An analogy is that when you go to a restaurant,

“Explore” means you’re interested in trying new restaurants, probably going to a new restaurant that you haven’t been to before,

“Leverage” means you choose a favorite restaurant from a restaurant you’ve eaten at before, rather than trying a restaurant you’ve never been to before.

These two approaches are usually contradictory, but both are very important for solving reinforcement learning problems.

Prediction & Control

In reinforcement learning, we often need to solve the problem about prediction first, and then solve the problem about Control on this basis.

  • Prediction: Given a strategy, evaluate the future. It can be regarded as the process of solving the value function under a given strategy.
  • Control: Find a good strategy to maximize future rewards.

eg:

Prediction: Now given the rewards from A to A ‘and from B to B’, how to know the value of each position under the strategy of “move in 4 directions at random”.

Control: What is the optimal value function under all possible strategies under the same conditions? What is the optimal strategy?

Markov decision making process

Markov decision process (MDP) describes completely observable environment, that is to say, the observed state content completely determines the characteristics required for decision making. Almost all reinforcement learning problems can be transformed into MDP

Markov Process

Markov Property

A certain state information contains all relevant history. As long as the current state is known, all historical information is no longer needed, and the current state can determine the future, this state is considered to have Markov property.

Markov properties can be described by the following state transition probability formula: P = P s s’ [‘ ∣ s t s t + 1 = s = s] P_ {} = ss ‘P [S_ (t + 1} = s’ | S_t = s] Pss’ = P [St + 1 = s’ ∣ St = s] under the state transition matrix defines all the state transition probability: P = (P 11… P 1 n ⋮ ⋱ ⋮ p 1 n… p n n ) P = \begin{pmatrix} p_{11} & \dots & p_{1n} \\ \vdots & \ddots &\vdots \\ p_{1n} & \dots & p_{nn} \end{pmatrix} P = ⎝ ⎜ ⎛ p11 ⋮ p1n… ⋱… P1n ⋮ PNN ⎠⎟⎞ where n is the number of states, the sum of elements in each row of the matrix is 1

Markov Process

Markov process is also called Markov Chain, which is a random process without memory

It can be represented by a tuple <S,P>, where S is a finite number of state sets and P is the state transition probability matrix.

eg:

The circle represents the state the student is in, the square Sleep is a termination state arrow represents the transition between states, and the number on the arrow represents the probability of the current transition.

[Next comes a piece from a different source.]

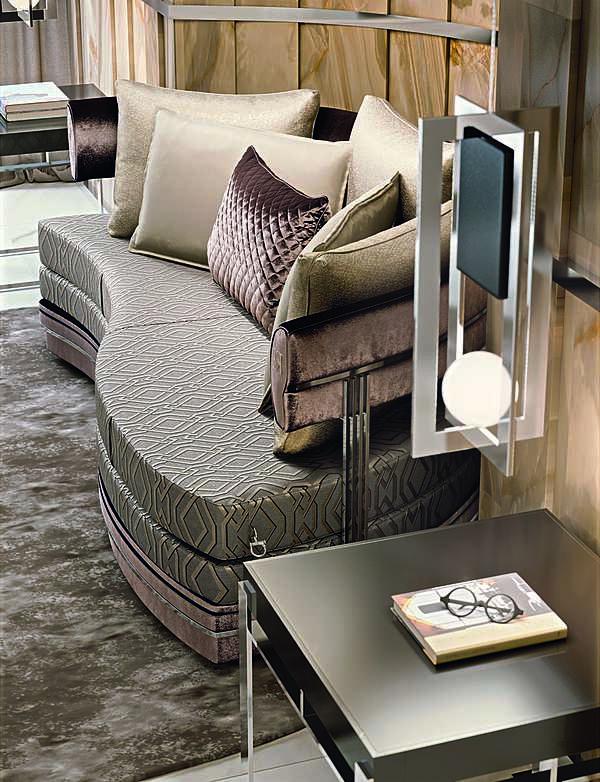 Couch KEOMA TENTAZIONI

Class1 When the students are in their first class

He/she has a 50% chance of attending Class2 (Class2)

When the students come to the second lesson (Class2)

Will have an 80% chance of continuing in the third class (Class3)

When the students are in the third period,

He has a 60% chance of passing and a 100% chance of dropping out of the course,

And 40 percent of the time had to go to a library or something to find a reference,

Later, according to their understanding of the class content, they will have a 20%, 40% and 40% chance to return to the first, second and third classes to continue learning.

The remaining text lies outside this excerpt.